Sin embargo, el éxito que le presagiaba a la película luego de Tiempo de revancha se chocó con una trágica realidad: seis días antes estalló la Guerra de Malvinas y el público no estaba para meterse en una sala. “La estrenamos en abril -contó-, que era ideal, y empezó la guerra de Malvinas, lo cual a nadie le interesaba. Nosotros ni fuimos a ver si iba gente o no, algo que solíamos a hacer”.

Quizá, por eso cuando se vuelve a mirar, el film emana ese tufillo patoteril de una época en la que la serpiente, como el personaje de Luppi, se termina mordiendo la cola. “En ese sentido sí, la forma de actuar de los milicos está en la película. Un desprecio total con el ser humano. Eso no lo cambiaron nunca”, apuntó.

Años después y sin saberlo, su hijo Bruno estaba buscando departamento y cayó, por un aviso, al del escritor Hernán Lucas (que casualmente había escrito una novela de ficción sobre el rodaje de la película), quien vendía el suyo justamente en el mismo edificio donde se filmó la película, en la calle Yatay, algo que sorprendió y causó gracia al propio Aristarain, que acompañaba a su hijo en la visita al inmueble.

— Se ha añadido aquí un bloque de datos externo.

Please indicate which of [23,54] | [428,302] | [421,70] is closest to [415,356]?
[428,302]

Pese a ser una obra revisitada y estudiada por el mundo del cine, a 40 años de su estreno Aristarain no le suma ni le baja el precio. Para él fue una película más, con un rodaje en el que la pasaron «muy bien». «No tengo la menor idea de qué significó la película para el cine argentino ni para mi filmografía. Eso se lo dejo a los historiadores. Fue una película hecha con los medios que teníamos», dijo.